§ WORK INSTRUCTIONS
Turn the paragraph in the excerpt below that begins "His loose black T-shirt billows" into a short bulleted list that keeps its main facts.

§ EXTRACT PROVIDED

His loose black T-shirt billows with the force of the wind. This is the moment. The gathered on-lookers watch him, and though he has made it to the rail, nearly to the end, he looses his balance. His arms are still out to the sides for balance, his right foot tilts awkwardly on the board, just about to fall off the platform completely. His right foot is bent and raised slightly towards his chest. He knows what’s coming, and he smiles.

The trick has failed. There will be a fall, he will have to roll as he always does and duck his head, and just as he feels his entire body shifting with gravity, he smiles. Another attempt that has failed. But after the fall, he will try again. There will be a line of guys, they’ll attempt the same trick. And he’ll be standing there, watching them, as they watch him now. As he waits for another turn, he’ll watch their footing, the speed with which they approach the rail, the timing and pressure on the nose of the board. He’ll watch it all, looking for another subtle movement to use and push him along. It’s balance, timing. Above all, it is will. There is so much to remember and execute, he has to do it within seconds. If they are watching him from the sidelines, they’re learning from his mistake, just as he learns from them. He smiles. It was a good attempt, another jump into the unknown, taking all the knowledge he could remember and use. And though he jumped, though he ground the wheels for a few feet, it just wasn’t right. When he falls, the sun will still be shining. The clouds will still be scattered. He will be one jump wiser. If he can just remember it all, he can try it again.

For the brief moment, he is suspended, not quite the victor, not quite the fallen. He knows his mistake. He smiles and waits for the crash.

Thursday, October 29, 2009

The Question

There has been a lifetime without understanding. A simple word. As though words were simple. As though a mere string of letters could ever begin to describe the shifting of something so subtle. Uttered, spoken, shouted with disgust, thought of with envy. A word. The simple word. The complex word. The question remains, what is it? The study has given me more questions. The statements, the answers, the thoughts, the ideas…they have all fallen, one by one. 2,4 ,6, 12, 16…the understanding has fallen, there never was an understanding, just the knee-jerk recollection of the letters.
How many more words are there? How many more ideas…how many more things that are stored up with no real study, with no real questioning? There is a lifetime of rusty accumulation. A lifetime of words, a lifetime of supposed understanding and usage. I ride the wheel and I am left holding an empty bag. The wind blows and I hear an echo. I truly don’t know. I have never known. Each thought is an elusive grasp into the fog of truth.
For what is truth? What is understanding? What is power? Traces run along the ground, I run my fingers along their trail. But where do they come from and where do they go? I look forwards, backwards, I call to my friend… “where are you?” there is no answer, just another gust of wind.

§ DATA FOR ANALYSIS
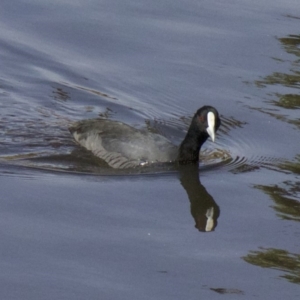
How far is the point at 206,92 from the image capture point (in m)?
11.0

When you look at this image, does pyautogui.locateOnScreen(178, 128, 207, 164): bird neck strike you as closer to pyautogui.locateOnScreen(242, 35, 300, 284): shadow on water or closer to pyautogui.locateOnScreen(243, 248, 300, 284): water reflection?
pyautogui.locateOnScreen(242, 35, 300, 284): shadow on water

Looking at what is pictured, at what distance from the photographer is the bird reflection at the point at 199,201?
25.8 feet

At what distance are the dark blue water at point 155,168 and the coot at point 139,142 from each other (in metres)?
0.19

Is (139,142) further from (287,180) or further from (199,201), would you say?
(287,180)

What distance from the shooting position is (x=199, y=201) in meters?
8.45

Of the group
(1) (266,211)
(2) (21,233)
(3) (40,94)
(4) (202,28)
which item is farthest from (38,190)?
(4) (202,28)

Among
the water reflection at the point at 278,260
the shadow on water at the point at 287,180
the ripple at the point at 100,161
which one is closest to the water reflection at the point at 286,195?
the shadow on water at the point at 287,180

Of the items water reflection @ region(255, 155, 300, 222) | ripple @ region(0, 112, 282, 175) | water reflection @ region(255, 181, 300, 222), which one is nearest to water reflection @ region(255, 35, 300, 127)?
ripple @ region(0, 112, 282, 175)

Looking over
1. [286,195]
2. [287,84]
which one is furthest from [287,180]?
[287,84]

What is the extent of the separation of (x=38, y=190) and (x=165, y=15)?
18.8ft

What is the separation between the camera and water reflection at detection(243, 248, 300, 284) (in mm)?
6891

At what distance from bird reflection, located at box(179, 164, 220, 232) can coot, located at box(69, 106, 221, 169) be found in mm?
202

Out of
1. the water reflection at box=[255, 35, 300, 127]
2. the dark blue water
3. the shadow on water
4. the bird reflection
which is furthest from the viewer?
the water reflection at box=[255, 35, 300, 127]

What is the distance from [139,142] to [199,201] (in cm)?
149
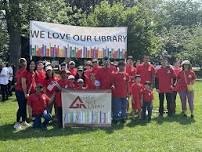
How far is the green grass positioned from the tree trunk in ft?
48.6

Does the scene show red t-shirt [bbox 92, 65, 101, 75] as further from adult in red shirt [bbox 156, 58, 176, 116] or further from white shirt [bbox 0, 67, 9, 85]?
white shirt [bbox 0, 67, 9, 85]

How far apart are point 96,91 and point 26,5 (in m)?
17.2

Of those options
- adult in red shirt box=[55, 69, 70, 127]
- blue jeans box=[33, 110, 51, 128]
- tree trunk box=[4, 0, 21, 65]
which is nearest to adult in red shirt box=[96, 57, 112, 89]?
adult in red shirt box=[55, 69, 70, 127]

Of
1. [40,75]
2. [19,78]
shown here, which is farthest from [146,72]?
[19,78]

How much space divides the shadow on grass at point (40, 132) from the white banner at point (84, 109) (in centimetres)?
26

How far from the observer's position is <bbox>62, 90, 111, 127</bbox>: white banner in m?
13.4

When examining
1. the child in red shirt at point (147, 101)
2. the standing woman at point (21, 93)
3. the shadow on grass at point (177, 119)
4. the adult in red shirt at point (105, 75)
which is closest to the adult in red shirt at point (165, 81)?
the shadow on grass at point (177, 119)

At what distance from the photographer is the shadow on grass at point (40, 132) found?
1230cm

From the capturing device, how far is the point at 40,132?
12.8 meters

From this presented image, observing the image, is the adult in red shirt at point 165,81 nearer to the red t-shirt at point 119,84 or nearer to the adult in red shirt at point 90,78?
the red t-shirt at point 119,84

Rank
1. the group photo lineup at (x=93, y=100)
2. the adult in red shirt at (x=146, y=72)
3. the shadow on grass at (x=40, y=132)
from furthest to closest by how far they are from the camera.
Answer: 1. the adult in red shirt at (x=146, y=72)
2. the shadow on grass at (x=40, y=132)
3. the group photo lineup at (x=93, y=100)

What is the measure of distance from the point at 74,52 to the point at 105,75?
2.35 m

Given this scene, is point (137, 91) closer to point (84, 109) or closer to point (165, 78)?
point (165, 78)

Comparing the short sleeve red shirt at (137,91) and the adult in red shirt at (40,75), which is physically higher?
the adult in red shirt at (40,75)
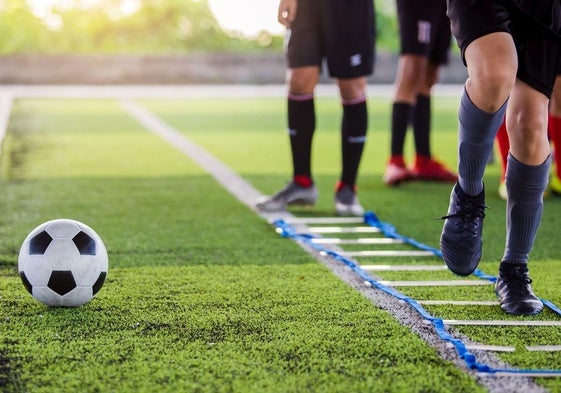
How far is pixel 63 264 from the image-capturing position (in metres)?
3.36

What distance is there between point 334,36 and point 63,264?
2.72 metres

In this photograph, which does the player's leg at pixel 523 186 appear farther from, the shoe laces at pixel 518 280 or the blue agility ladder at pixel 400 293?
the blue agility ladder at pixel 400 293

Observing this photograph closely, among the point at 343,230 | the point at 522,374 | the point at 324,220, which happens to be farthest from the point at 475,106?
the point at 324,220

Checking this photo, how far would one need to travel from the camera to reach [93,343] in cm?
299

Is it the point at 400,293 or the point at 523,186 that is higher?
the point at 523,186

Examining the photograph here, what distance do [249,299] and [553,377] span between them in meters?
1.26

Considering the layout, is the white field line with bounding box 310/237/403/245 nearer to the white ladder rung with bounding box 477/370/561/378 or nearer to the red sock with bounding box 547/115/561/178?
the red sock with bounding box 547/115/561/178

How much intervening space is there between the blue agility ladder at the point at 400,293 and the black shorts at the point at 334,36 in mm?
878

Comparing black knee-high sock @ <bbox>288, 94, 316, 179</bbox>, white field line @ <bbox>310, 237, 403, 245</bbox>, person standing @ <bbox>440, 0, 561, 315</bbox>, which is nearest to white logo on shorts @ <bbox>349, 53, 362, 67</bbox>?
black knee-high sock @ <bbox>288, 94, 316, 179</bbox>

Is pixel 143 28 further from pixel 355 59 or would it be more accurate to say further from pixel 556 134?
pixel 355 59

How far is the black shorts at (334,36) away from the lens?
18.2 feet

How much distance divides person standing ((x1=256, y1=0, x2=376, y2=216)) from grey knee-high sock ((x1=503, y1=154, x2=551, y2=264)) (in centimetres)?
223

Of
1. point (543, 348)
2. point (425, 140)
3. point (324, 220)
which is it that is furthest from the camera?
point (425, 140)

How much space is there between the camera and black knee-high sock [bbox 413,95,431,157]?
7.25m
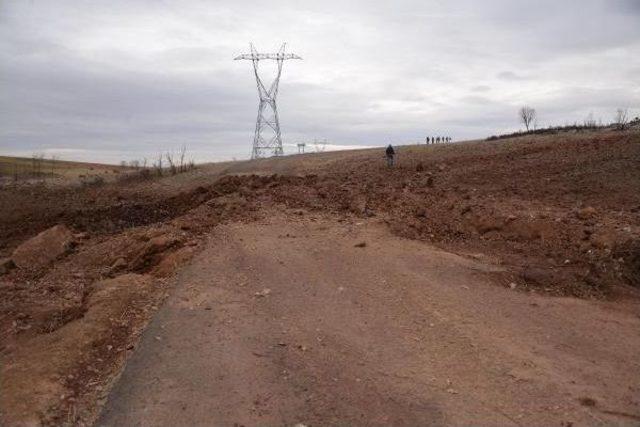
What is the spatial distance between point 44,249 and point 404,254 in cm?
535

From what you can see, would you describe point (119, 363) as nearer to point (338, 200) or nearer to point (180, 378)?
point (180, 378)

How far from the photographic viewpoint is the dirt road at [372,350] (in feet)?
13.6

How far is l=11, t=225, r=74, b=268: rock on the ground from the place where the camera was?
29.0 feet

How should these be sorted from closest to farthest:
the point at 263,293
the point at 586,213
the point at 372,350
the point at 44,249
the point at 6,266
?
the point at 372,350
the point at 263,293
the point at 586,213
the point at 6,266
the point at 44,249

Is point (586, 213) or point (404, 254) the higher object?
point (586, 213)

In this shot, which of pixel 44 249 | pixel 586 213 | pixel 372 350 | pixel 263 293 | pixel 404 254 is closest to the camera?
pixel 372 350

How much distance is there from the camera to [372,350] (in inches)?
199

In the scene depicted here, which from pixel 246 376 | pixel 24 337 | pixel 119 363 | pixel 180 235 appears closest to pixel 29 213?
pixel 180 235

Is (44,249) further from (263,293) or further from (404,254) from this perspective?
(404,254)

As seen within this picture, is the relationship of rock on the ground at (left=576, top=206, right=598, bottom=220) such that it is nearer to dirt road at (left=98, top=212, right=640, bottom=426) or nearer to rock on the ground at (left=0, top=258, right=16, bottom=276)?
dirt road at (left=98, top=212, right=640, bottom=426)

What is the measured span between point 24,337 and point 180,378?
202 cm

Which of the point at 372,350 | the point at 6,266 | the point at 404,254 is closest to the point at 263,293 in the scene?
the point at 372,350

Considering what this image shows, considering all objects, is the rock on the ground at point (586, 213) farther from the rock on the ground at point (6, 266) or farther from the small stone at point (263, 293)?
the rock on the ground at point (6, 266)

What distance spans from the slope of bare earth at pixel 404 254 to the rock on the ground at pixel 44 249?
12cm
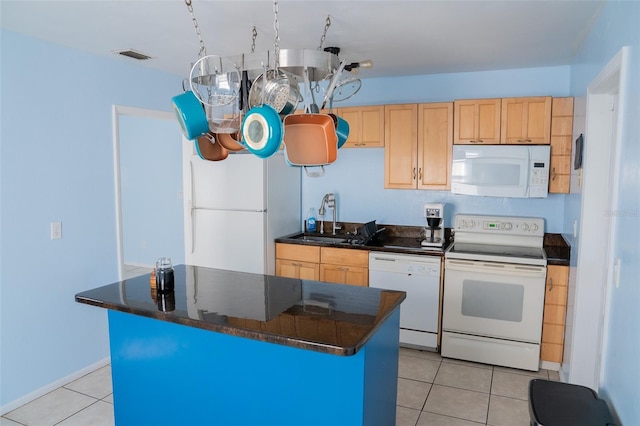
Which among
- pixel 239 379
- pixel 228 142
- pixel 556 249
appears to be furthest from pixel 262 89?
pixel 556 249

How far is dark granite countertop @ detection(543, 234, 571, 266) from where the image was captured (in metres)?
3.38

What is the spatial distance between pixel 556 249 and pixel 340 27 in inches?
103

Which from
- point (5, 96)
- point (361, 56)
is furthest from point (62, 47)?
point (361, 56)

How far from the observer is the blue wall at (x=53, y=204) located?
2.93m

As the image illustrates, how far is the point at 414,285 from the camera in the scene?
377cm

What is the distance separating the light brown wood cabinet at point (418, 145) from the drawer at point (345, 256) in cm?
70

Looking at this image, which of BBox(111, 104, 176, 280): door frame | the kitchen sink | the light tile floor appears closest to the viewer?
the light tile floor

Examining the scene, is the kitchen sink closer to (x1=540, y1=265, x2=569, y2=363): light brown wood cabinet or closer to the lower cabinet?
the lower cabinet

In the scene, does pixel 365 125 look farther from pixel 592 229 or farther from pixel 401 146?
pixel 592 229

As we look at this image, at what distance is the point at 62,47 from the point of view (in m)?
3.21

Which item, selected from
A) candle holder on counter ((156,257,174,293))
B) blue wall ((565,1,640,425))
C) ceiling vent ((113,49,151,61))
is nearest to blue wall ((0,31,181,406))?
ceiling vent ((113,49,151,61))

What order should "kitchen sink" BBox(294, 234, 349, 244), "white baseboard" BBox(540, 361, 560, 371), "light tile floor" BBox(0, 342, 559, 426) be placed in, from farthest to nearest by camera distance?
1. "kitchen sink" BBox(294, 234, 349, 244)
2. "white baseboard" BBox(540, 361, 560, 371)
3. "light tile floor" BBox(0, 342, 559, 426)

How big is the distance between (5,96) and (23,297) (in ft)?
4.43

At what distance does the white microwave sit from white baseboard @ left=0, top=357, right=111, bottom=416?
10.9 ft
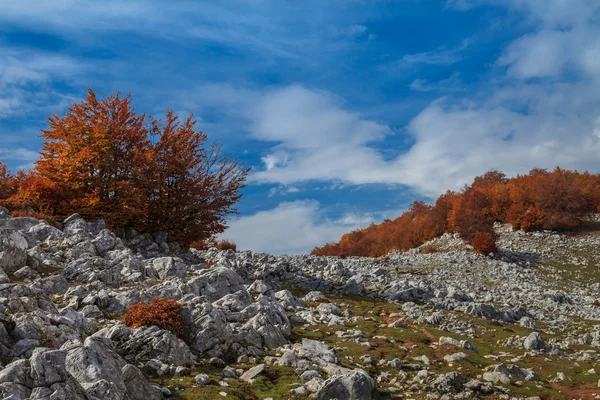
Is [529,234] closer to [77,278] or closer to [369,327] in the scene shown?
[369,327]

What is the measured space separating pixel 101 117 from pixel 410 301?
2559 cm

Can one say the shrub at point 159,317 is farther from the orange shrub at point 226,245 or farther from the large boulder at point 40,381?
the orange shrub at point 226,245

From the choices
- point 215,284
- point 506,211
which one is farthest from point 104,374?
point 506,211

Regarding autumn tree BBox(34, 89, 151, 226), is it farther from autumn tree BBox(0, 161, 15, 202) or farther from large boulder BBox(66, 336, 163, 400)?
large boulder BBox(66, 336, 163, 400)

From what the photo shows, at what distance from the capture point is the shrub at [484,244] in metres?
55.2

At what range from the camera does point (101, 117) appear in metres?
33.9

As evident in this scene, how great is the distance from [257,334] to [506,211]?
2467 inches

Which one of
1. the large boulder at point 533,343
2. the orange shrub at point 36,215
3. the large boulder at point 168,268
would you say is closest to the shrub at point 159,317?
the large boulder at point 168,268

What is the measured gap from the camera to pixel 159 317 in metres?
16.2

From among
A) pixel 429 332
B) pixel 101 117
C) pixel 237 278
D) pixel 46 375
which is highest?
pixel 101 117

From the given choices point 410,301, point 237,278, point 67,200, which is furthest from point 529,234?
point 67,200

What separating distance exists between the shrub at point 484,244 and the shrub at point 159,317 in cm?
4653

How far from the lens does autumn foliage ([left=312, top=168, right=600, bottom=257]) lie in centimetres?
6419

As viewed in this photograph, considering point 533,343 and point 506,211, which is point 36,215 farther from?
point 506,211
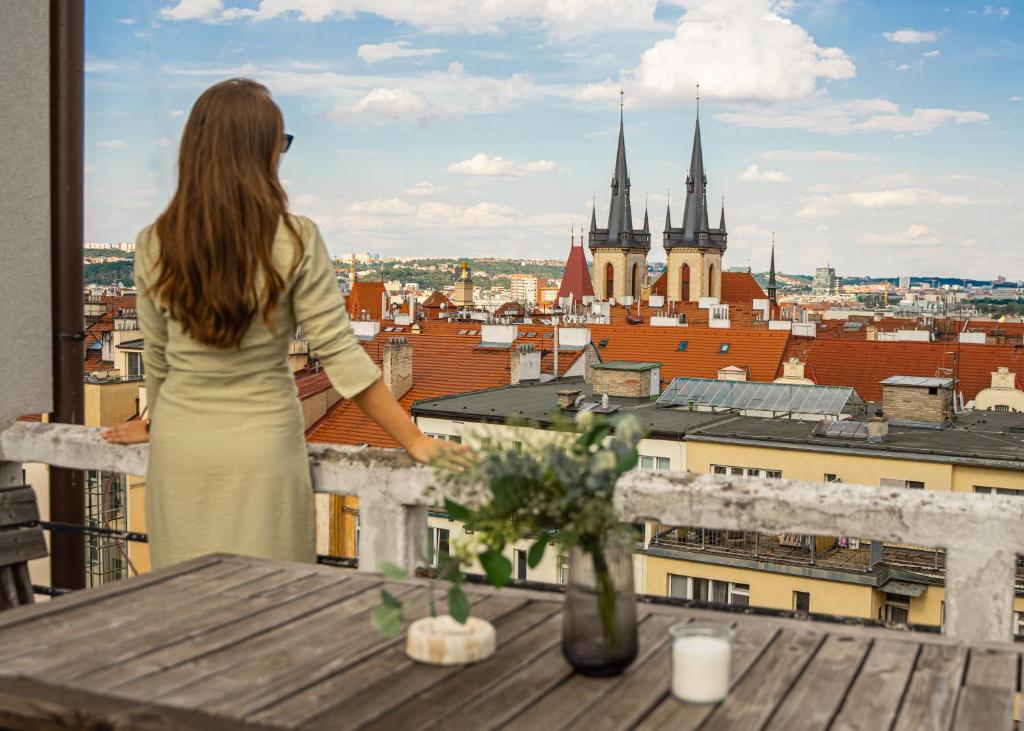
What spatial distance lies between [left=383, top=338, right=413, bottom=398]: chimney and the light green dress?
117 ft

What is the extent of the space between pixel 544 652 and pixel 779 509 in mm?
1136

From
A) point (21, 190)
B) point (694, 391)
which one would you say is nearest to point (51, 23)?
point (21, 190)

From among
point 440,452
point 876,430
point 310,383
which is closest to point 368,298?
point 310,383

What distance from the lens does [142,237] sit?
131 inches

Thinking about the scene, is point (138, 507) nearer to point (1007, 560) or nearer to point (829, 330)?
point (1007, 560)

§ TASK SOLUTION
- His loose black T-shirt billows in the wind.
- Onlookers watch as he makes it to the rail, nearly to the end, and then loses his balance.
- His arms are still out to the sides, and his right foot tilts awkwardly on the board, bent and raised slightly toward his chest.
- He is about to fall off the platform completely.
- He knows what's coming and smiles.